> [ASSIGNED TASK]:
From the line with "order: Cuculiformes" through the final line of the entries below, write out each line exactly and nothing else.
+++
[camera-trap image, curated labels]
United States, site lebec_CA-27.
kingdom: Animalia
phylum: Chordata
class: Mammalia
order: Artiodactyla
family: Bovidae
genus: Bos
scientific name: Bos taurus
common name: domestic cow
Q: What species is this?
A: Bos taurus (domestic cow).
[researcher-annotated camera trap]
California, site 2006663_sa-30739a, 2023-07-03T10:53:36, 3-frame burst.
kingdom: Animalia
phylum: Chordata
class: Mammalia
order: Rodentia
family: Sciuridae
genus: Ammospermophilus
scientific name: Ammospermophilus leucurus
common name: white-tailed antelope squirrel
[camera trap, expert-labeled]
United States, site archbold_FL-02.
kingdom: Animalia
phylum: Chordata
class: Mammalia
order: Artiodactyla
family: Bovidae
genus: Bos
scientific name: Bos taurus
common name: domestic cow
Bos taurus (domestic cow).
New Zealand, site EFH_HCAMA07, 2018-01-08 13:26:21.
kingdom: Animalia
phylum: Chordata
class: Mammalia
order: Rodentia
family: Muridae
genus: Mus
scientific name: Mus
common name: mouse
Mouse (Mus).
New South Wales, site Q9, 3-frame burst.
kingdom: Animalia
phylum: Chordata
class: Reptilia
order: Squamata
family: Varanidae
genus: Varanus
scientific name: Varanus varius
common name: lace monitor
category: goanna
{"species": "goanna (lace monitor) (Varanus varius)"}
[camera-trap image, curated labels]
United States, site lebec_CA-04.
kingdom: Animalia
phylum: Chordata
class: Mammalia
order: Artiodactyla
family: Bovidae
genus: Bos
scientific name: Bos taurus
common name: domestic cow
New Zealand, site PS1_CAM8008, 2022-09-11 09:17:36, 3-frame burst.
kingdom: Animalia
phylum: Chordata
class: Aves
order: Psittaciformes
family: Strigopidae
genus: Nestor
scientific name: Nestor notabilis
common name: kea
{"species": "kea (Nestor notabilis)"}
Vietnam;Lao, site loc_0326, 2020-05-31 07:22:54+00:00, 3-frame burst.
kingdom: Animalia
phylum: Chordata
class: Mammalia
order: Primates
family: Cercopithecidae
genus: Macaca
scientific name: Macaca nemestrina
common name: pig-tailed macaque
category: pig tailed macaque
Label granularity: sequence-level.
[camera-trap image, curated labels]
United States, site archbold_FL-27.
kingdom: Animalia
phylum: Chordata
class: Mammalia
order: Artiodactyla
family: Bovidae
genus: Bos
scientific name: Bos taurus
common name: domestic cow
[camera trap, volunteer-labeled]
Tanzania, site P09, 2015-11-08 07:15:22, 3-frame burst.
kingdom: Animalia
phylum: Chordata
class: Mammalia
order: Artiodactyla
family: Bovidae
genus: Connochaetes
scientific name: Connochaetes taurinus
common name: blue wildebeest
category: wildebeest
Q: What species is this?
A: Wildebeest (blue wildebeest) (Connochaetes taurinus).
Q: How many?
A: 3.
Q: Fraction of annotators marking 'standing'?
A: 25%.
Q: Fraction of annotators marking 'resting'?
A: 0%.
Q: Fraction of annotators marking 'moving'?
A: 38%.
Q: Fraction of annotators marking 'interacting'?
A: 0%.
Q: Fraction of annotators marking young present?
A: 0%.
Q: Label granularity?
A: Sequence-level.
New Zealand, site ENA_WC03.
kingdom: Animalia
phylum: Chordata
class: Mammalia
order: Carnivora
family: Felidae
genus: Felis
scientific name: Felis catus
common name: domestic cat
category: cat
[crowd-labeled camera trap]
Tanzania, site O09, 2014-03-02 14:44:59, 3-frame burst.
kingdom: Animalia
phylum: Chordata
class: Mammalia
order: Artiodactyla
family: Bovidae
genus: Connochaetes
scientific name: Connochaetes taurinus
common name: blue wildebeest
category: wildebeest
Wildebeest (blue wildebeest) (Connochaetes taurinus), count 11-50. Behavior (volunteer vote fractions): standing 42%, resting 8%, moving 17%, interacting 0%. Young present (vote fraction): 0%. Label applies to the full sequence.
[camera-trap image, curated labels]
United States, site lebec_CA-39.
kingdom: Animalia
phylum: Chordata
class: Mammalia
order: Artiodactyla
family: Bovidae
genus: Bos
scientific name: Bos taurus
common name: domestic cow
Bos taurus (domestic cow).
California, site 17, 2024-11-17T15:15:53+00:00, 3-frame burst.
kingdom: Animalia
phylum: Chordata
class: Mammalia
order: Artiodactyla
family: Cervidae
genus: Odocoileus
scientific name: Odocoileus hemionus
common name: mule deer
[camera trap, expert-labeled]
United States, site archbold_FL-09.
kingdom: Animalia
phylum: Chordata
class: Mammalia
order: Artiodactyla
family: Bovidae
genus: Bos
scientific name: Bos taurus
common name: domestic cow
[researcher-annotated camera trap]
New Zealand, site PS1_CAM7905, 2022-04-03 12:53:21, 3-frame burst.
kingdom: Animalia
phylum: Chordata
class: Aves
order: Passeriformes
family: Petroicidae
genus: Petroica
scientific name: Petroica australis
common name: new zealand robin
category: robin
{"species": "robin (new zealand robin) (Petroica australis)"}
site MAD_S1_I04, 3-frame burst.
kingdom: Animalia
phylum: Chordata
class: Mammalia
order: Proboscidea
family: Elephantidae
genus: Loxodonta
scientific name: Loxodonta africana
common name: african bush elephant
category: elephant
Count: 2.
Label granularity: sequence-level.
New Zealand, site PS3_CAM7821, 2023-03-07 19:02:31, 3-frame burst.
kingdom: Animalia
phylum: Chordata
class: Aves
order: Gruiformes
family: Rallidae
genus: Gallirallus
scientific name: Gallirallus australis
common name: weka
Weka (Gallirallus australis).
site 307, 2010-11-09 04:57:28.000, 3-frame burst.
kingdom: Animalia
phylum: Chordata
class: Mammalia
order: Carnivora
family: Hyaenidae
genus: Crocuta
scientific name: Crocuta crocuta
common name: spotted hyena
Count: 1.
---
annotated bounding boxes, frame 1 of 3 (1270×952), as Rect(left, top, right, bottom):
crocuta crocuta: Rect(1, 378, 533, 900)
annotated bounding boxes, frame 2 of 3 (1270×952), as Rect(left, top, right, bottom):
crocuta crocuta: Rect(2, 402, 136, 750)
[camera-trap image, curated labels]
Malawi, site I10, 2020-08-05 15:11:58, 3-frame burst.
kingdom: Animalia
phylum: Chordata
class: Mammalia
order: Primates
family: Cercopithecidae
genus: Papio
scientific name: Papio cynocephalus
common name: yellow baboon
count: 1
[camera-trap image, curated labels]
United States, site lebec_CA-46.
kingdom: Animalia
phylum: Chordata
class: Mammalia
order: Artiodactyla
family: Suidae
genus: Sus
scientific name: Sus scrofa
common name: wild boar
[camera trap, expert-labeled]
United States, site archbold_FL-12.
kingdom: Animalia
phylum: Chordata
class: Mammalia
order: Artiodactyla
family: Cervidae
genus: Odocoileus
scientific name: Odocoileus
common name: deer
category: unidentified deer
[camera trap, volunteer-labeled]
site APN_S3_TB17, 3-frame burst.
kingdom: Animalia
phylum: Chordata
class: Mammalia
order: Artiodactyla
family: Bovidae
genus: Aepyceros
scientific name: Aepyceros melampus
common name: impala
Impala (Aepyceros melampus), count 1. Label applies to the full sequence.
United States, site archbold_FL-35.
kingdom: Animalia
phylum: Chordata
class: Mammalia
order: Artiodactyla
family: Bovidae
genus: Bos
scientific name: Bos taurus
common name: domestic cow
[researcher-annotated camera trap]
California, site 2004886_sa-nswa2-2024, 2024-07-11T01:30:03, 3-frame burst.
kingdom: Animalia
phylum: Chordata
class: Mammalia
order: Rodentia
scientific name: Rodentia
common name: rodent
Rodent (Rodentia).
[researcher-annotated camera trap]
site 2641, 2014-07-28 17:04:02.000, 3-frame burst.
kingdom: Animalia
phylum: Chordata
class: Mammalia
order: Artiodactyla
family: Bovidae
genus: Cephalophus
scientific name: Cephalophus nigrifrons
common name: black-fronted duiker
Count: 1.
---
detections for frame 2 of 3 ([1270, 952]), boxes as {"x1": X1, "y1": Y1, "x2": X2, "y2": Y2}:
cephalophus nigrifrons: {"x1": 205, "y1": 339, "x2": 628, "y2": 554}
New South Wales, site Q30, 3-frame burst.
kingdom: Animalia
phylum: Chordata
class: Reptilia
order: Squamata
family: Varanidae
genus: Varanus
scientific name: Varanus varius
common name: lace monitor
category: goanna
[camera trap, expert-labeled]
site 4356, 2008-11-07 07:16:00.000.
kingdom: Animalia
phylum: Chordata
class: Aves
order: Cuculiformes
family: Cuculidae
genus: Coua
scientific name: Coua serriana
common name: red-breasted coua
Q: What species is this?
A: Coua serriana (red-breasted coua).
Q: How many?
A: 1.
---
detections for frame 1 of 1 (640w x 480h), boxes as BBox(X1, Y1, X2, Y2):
+++
> [YOUR RESPONSE]:
order: Cuculiformes
family: Cuculidae
genus: Coua
scientific name: Coua serriana
common name: red-breasted coua
Q: What species is this?
A: Coua serriana (red-breasted coua).
Q: How many?
A: 1.
---
detections for frame 1 of 1 (640w x 480h), boxes as BBox(X1, Y1, X2, Y2):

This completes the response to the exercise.